Crash-Safe Execution

IntentusNet provides crash-safe execution through comprehensive recording of every execution step. This document explains the recording model, persistence guarantees, and recovery behavior.

The Guarantee

GUARANTEE: Every intent execution is recorded as an immutable
           ExecutionRecord before final response is returned.

This means:

Execution state captured before side effects complete
Crash recovery can identify last completed step
No execution is "lost" to system failures

Execution Recording Model

Every execution produces an ExecutionRecord:

@dataclass
class ExecutionRecord:
    header: ExecutionHeader    # Metadata: id, timestamp, hash
    envelope: Dict[str, Any]   # Original intent envelope
    routerDecision: Dict       # Which agent was selected
    events: List[ExecutionEvent]  # Step-by-step execution trace
    finalResponse: Dict        # Final agent response

ExecutionHeader

@dataclass
class ExecutionHeader:
    executionId: str           # Unique identifier
    createdUtcIso: str         # Creation timestamp
    envelopeHash: str          # SHA-256 of envelope for integrity
    replayable: bool           # Whether replay is safe
    replayableReason: str      # If not replayable, why

Envelope Hash

The envelope hash provides integrity verification:

import hashlib
import json

def compute_envelope_hash(envelope: dict) -> str:
    # Canonical JSON serialization
    canonical = json.dumps(envelope, sort_keys=True, separators=(',', ':'))
    return f"sha256:{hashlib.sha256(canonical.encode()).hexdigest()}"

This hash:

Computed at execution start
Stored in record header
Verified during replay (optional)
Detects envelope tampering

Event Recording

Execution progresses through discrete events:

@dataclass
class ExecutionEvent:
    seq: int           # Deterministic sequence number
    type: str          # Event type from defined set
    payload: Dict      # Event-specific data

Event Types

Event Type	When Recorded	Payload
`INTENT_RECEIVED`	Intent arrives at router	`{intent, timestamp}`
`AGENT_ATTEMPT_START`	Before agent execution	`{agent, attempt_num}`
`AGENT_ATTEMPT_END`	After agent execution	`{agent, status, latency_ms}`
`FALLBACK_TRIGGERED`	On fallback to next agent	`{from_agent, to_agent, reason}`
`ROUTER_DECISION`	Final routing decision made	`{agent, intent, reason}`
`FINAL_RESPONSE`	Response ready to return	`{status, has_error}`

Example Event Sequence

{
  "events": [
    {"seq": 1, "type": "INTENT_RECEIVED", "payload": {"intent": "ProcessIntent"}},
    {"seq": 2, "type": "AGENT_ATTEMPT_START", "payload": {"agent": "processor-a"}},
    {"seq": 3, "type": "AGENT_ATTEMPT_END", "payload": {"agent": "processor-a", "status": "error"}},
    {"seq": 4, "type": "FALLBACK_TRIGGERED", "payload": {"from": "processor-a", "to": "processor-b"}},
    {"seq": 5, "type": "AGENT_ATTEMPT_START", "payload": {"agent": "processor-b"}},
    {"seq": 6, "type": "AGENT_ATTEMPT_END", "payload": {"agent": "processor-b", "status": "success"}},
    {"seq": 7, "type": "ROUTER_DECISION", "payload": {"agent": "processor-b"}},
    {"seq": 8, "type": "FINAL_RESPONSE", "payload": {"status": "success"}}
  ]
}

Persistence Layer

Current Implementation: File-Based

IntentusNet currently persists records to files:

from intentusnet import FileExecutionStore

store = FileExecutionStore(base_path=".intentusnet/records")

_Given data_
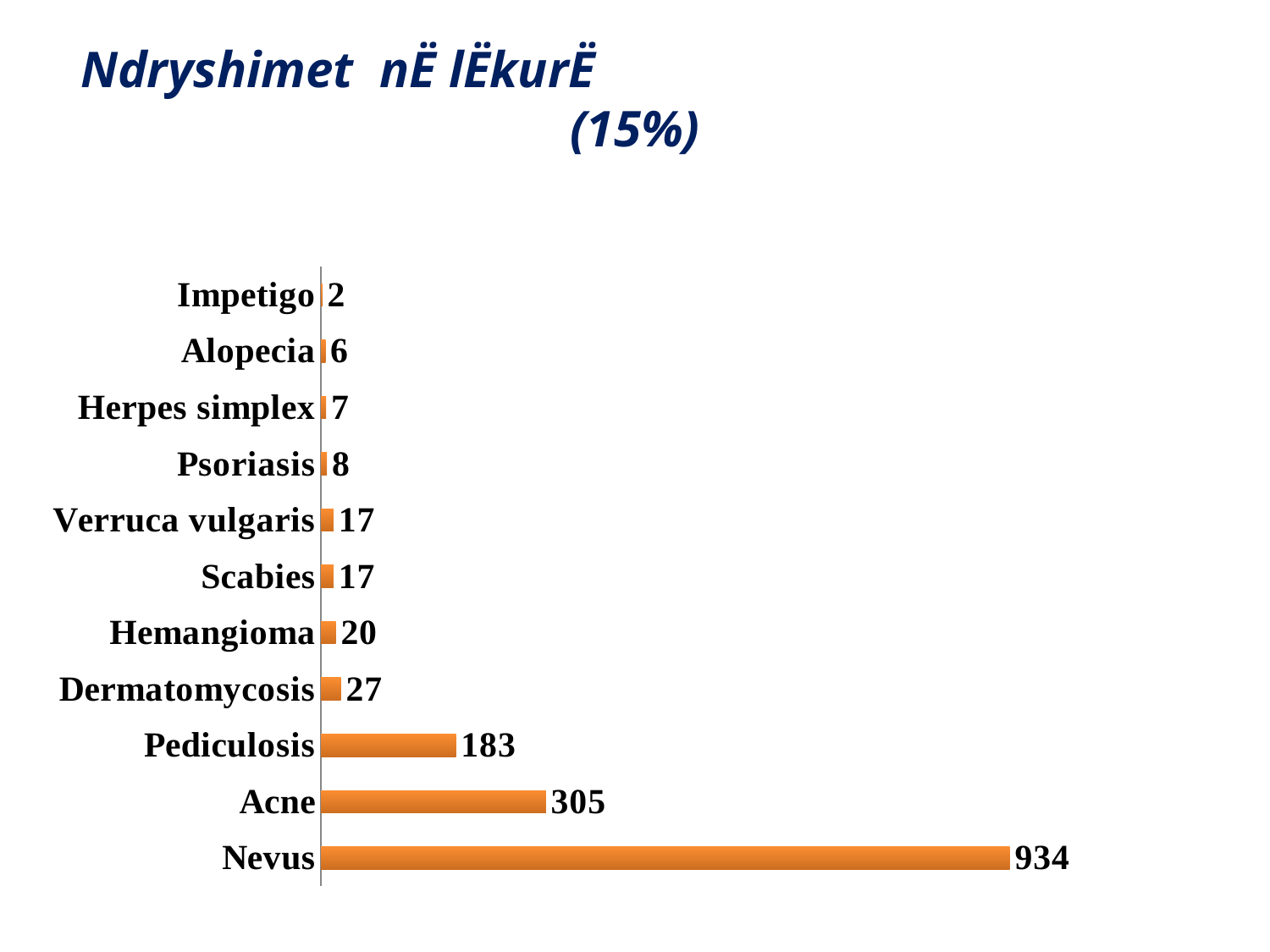
What is the value for Pediculosis? 183 What colour are the bars in the chart? Orange Which is larger, the value for Hemangioma or the value for Psoriasis? Hemangioma What is the difference between the values for Acne and Pediculosis? 122 What is the value for Dermatomycosis? 27 What kind of chart is shown on the slide? Bar chart What is the value for Herpes simplex? 7 How many categories are shown in the chart? 11 What is the value for Nevus? 934 Which category has the lowest value? Impetigo What is the difference between the values for Nevus and Acne? 629 Which category has the highest value? Nevus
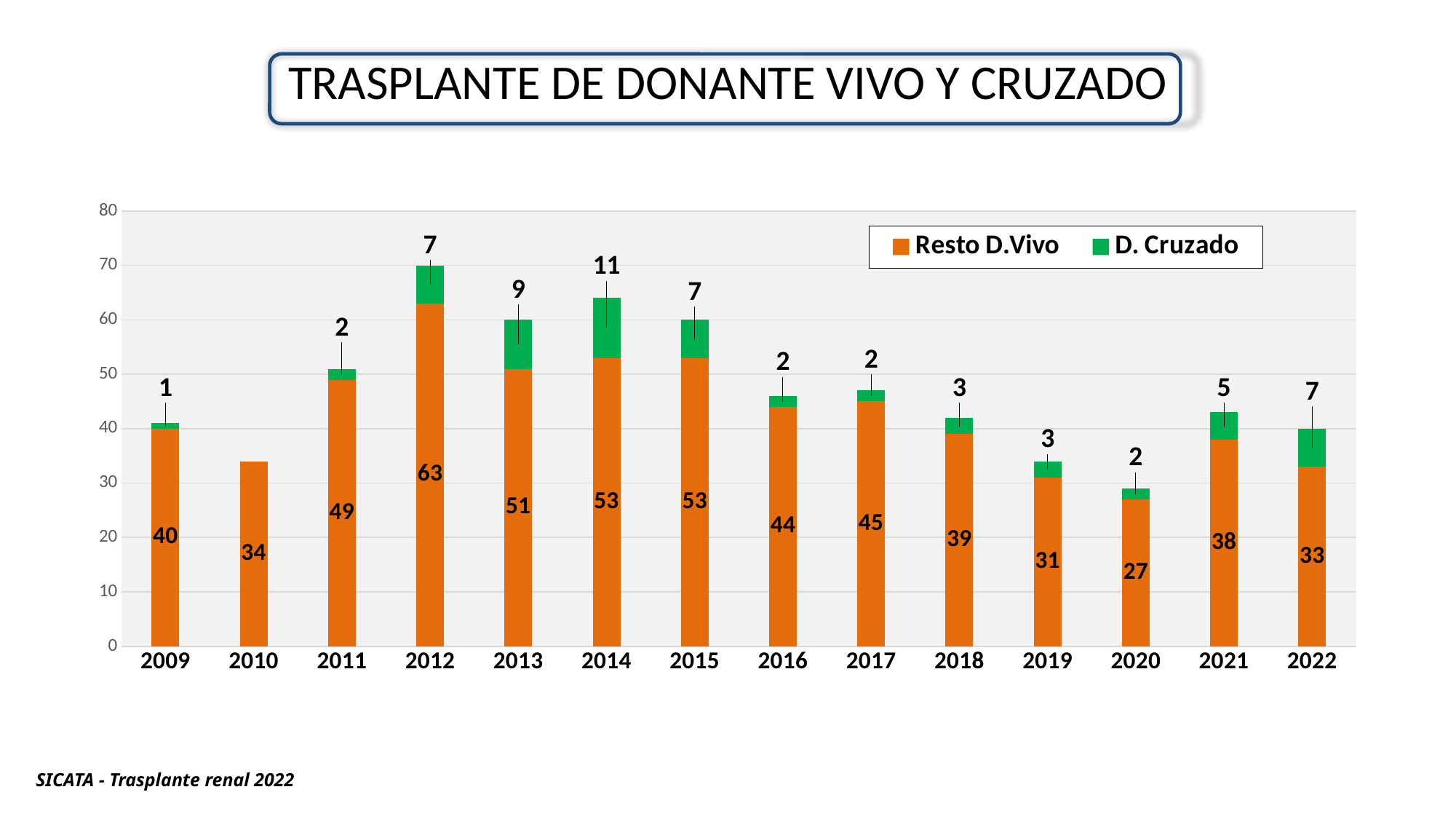
What type of chart is shown on the slide? Stacked bar chart What is the value of D. Cruzado for 2014? 11 What is the total of the stacked bar for 2013? 60 Which is larger, the Resto D.Vivo value for 2016 or for 2017? 2017 How many series does the legend list? 2 What is the value of Resto D.Vivo for 2012? 63 What is the value of Resto D.Vivo for 2020? 27 What is the difference between the Resto D.Vivo values for 2012 and 2022? 30 Which year has the lowest Resto D.Vivo value? 2020 Which year has the highest Resto D.Vivo value? 2012 Which year has the highest D. Cruzado value? 2014 How many years are shown on the x axis? 14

_Task requirements_
Can you reproduce the crash-safe execution page word for word from "def compute_envelope_hash(envelope: dict)" to "sort_keys=True, separators=(',', ':'))"?

_Answer to the exercise_
def compute_envelope_hash(envelope: dict) -> str:
    # Canonical JSON serialization
    canonical = json.dumps(envelope, sort_keys=True, separators=(',', ':'))